Blood stains in the car park. This is the spot the Gestapo shot the British Commandos after the attack on the heavy water plant hear in Rjukan. Obviously just fake but pretty real looking. A guy in the town who is writing a book on the whole episode told us he had attended the filming that night and it felt beyond real, as if time had shunted backwards.
Looking towards the bridge from the car park. The recent filming in the area has left a couple of props behind. Looks like a scene from 1944 up here.

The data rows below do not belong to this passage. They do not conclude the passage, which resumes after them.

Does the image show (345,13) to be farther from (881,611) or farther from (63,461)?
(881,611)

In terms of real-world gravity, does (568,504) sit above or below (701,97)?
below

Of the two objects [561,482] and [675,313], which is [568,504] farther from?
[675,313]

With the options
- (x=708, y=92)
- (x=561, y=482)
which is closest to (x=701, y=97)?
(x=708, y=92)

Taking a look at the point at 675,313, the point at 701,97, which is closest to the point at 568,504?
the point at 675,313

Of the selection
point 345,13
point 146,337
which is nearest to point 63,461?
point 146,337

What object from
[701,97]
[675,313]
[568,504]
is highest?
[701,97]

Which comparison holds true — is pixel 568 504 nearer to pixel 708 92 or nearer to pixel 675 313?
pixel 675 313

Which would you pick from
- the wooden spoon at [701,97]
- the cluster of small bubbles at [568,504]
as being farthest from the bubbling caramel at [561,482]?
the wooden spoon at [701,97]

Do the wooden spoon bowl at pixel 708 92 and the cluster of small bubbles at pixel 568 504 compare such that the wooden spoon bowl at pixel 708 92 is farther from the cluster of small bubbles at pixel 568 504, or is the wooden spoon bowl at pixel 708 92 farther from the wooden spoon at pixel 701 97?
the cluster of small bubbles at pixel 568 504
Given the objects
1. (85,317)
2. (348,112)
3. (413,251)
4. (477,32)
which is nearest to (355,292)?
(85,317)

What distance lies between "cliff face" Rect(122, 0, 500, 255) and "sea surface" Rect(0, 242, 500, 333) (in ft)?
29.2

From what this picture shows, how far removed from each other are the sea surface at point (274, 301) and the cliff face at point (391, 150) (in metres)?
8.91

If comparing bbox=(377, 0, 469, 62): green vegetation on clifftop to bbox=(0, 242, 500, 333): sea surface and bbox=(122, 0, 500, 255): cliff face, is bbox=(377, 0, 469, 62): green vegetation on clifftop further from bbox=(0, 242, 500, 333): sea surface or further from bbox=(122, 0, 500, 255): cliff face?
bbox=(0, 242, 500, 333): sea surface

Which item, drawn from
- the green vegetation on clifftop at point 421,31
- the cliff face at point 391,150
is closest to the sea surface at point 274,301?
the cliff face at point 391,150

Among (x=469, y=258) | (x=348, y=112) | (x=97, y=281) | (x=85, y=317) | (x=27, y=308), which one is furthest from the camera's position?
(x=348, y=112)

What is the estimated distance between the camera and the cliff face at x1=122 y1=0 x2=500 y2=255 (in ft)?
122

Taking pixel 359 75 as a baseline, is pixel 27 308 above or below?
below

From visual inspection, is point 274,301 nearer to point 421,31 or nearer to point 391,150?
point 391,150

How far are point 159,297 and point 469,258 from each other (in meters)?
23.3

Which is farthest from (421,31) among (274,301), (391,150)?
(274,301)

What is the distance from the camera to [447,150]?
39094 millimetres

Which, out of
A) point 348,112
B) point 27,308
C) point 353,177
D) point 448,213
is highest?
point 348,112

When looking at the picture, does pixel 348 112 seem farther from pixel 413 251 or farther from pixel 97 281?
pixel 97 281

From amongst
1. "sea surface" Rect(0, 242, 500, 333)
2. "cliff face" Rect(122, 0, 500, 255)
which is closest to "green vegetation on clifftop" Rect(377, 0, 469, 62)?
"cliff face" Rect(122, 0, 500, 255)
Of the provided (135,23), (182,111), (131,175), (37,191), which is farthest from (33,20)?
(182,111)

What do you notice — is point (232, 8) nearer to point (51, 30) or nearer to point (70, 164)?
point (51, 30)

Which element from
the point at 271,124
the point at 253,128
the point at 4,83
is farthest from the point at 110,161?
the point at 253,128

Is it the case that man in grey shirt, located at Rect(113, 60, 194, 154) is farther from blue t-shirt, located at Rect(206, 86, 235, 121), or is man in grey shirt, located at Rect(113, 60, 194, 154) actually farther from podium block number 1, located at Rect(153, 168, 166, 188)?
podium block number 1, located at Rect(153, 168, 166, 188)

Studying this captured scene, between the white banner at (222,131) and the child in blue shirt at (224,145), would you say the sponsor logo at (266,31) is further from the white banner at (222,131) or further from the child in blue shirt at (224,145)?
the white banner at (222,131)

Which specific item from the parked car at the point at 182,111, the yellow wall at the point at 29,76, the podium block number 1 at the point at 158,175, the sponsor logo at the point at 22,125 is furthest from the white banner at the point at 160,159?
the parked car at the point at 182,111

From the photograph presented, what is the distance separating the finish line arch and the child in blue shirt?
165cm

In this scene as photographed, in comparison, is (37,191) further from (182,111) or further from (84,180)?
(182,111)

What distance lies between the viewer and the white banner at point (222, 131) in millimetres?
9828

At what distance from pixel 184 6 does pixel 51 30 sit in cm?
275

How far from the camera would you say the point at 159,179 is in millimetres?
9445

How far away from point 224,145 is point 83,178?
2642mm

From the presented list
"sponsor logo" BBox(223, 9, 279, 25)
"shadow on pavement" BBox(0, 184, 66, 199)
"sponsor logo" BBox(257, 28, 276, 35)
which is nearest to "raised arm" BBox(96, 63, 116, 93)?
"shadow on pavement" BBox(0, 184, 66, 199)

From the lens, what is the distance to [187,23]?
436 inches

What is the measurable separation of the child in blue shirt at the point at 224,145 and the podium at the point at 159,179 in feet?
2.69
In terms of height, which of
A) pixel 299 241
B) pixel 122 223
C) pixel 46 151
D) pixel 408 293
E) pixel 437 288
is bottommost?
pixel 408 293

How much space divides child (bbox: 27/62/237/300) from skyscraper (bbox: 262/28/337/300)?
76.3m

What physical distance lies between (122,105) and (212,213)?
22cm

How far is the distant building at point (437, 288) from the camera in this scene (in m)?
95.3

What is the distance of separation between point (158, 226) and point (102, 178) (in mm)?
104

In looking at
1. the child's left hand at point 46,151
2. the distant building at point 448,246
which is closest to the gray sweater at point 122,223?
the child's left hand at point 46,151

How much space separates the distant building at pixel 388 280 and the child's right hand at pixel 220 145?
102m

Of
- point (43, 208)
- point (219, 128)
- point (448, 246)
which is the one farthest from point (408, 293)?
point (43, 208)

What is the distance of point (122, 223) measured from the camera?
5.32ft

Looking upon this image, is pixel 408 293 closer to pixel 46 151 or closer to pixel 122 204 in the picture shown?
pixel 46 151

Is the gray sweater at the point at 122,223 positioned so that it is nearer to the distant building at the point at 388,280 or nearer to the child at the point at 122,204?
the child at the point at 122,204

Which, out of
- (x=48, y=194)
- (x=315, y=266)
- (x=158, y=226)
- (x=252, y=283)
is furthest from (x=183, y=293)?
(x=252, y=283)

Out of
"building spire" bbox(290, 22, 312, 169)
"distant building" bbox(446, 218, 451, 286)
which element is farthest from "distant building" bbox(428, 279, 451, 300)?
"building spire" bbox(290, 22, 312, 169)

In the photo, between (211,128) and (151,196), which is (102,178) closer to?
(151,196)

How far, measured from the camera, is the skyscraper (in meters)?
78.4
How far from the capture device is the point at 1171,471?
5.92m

Check out this baby, a ruddy great gun.
After our antics on the very large gun Dean went for a brew in the guard hut, don't think the Germans would have been chuffed, hey, what ever.
Ok, let the climbers through, but shoot the Germans.
Ok, off to the climbs. We headed off down the track to get into the gorge, yep, so we could climb right back out again.
First route of the day, vemorkbrufoss Vest 3 star WI5.
The route was in great condition with excellent ice. I ran the route clean in one runout. Quite a long route with about 5m of rope left when I got to the top belay. The view down from the first stance was amazing. I took a super shot of some ice shandaliers hanging off the edge.
Nice use of an in situ ice anchor (Abalakov) at the first pitch. Plus backup screw just in case. Ok cliff up and over the second pitch. I give a quick call on the radio which we are all carrying and the message good to go is sent back. Moving, setting off up the second pitch,The ropes getting a bit heavy now, full length of ropes and the drag on the ice is quite a weight.
Looking down the first pitch.
Looking up the second pitch as Cliff exits.
Job done, always wanted to do this route but never had the skill or the nerve in past years to do it. Well it's in the bag, plus I had the whole lead to myself. Sat at the top rigging the ropes for the descent the view was stunning. Ropes setup and a quick abseil back down to clear the route of all the gear.
Dean and cliff have moved round the corner to Vemorkbrufoss Ost 3 star WI4. Lots of noise coming from there direction, sounds like someone's in trouble. No, just a load of noisy climbers with very little idea of rope communication ( buy a radio) and keep the noise down.
Great run on Ost, I just went to the half way point. John decided it wasn't for him so I lowered him back down the route. Cliff and dean appeared after just completing the route. Cliff very kindly belayed me as I had to retrieve my gear. The route I had taken ended in a traverse of about 20ft, this presented a pretty difficult task of gear retreaval due to the nature of gear placement. Anyway cliff prepared the ropes and the correct course of action in which to retrieve the gear. This involved me back climbing the route to the halfway point at which john had been lowered down from. Back climbed, removed the last screw then retraced my steps back up the route removing the screws on the way. Safely back at the stance with cliff, cliff lowered me off the route whilst still setup in the belay. Down on the ground dean makes the suggestion that coffee and cake are the call of the day.
Heading back up the gorge to claim our coffee and cake.